Coupland has come out of nowhere with Generation X, a book enveloped in clouds of hype optimistically proclaiming it as that publishing Holy Grail, “the new Catcher in the Rye”. Here at last, so the hype has it, is the book that defines a twentysomething generation, Generation X: a term publishers seem inordinately pleased with, considering it has had at least two previous outings. First it was the title of an early 1960s piece of youth-cult sociology, and then the name for Billy Idol's vaguely seminal punk combo.

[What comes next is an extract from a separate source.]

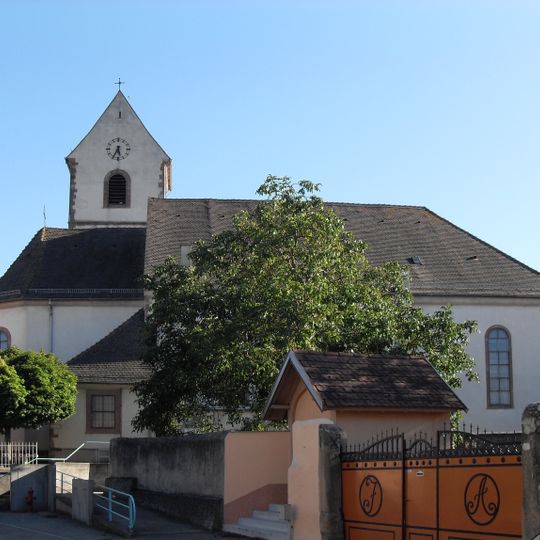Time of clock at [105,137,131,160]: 5:34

Generation X's Unique Selling Point is its fetching square format and wide margins peppered with zappy neologisms (e.g., “Ozmosis: The inability of one's job to live up to one's self-image”), cartoons and rather vapid sub-Jenny Holzer slogans (“You are not your ego”, “Bench press your IQ”). All of which is OK for the first few pages but rather rapidly runs out of steam, as do the novel's pretensions to deep-and-meaningfulness; i.e., a certain amount of irritating millennial tosh and much aimless use of nuclear symbolism.

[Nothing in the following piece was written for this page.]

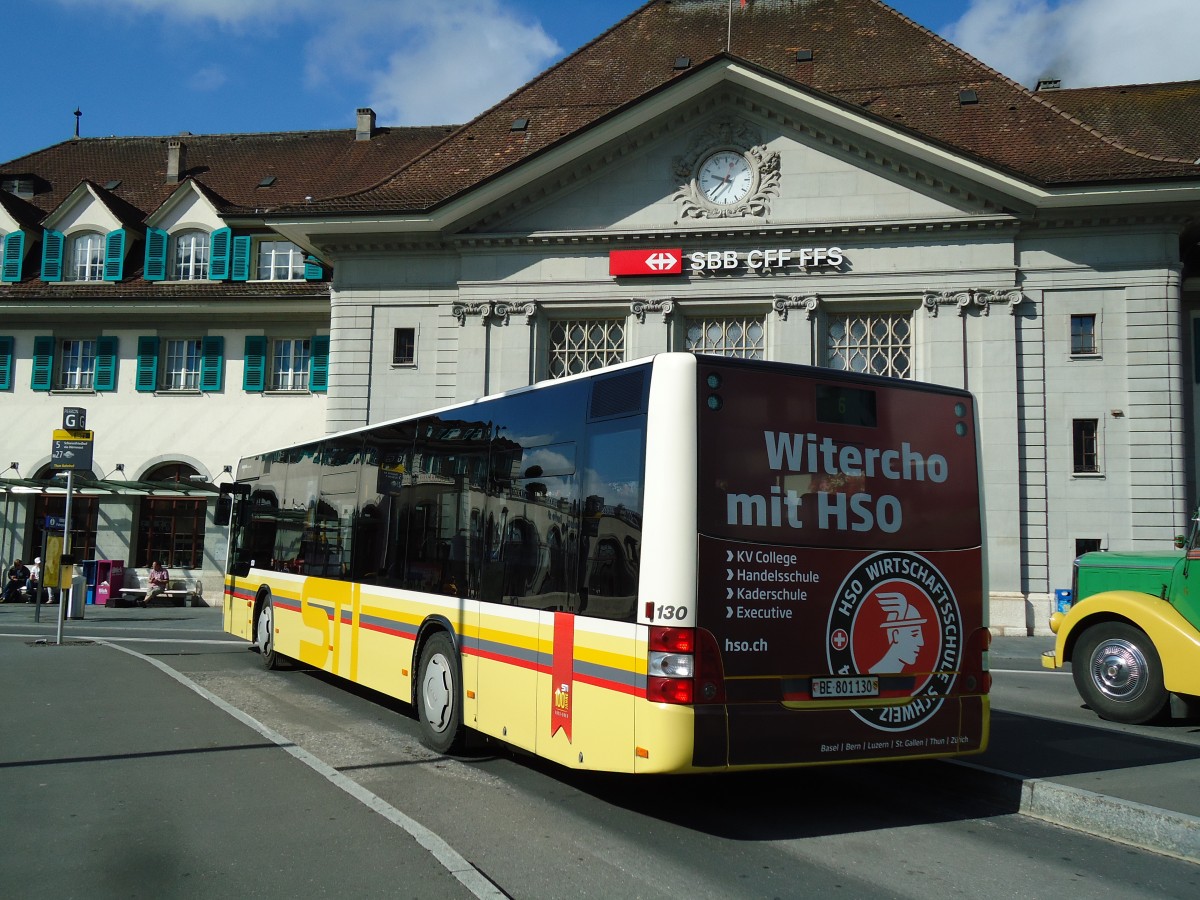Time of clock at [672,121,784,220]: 9:36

Underneath the fancy-dan trappings, though, Generation X is a surprisingly endearing read: the tale of three middle-class drifters in their late twenties, refugees from yuppism, who have dropped out to Palm Springs, a kitsch oasis on the edge of the California desert. Here they work at aimless “McJobs” in bars and shops, and tell each other deadpan weird bedtime stories. It's a kind of updated Jules et Jim in which neither of them gets the girl: self-conscious as hell, but charming too.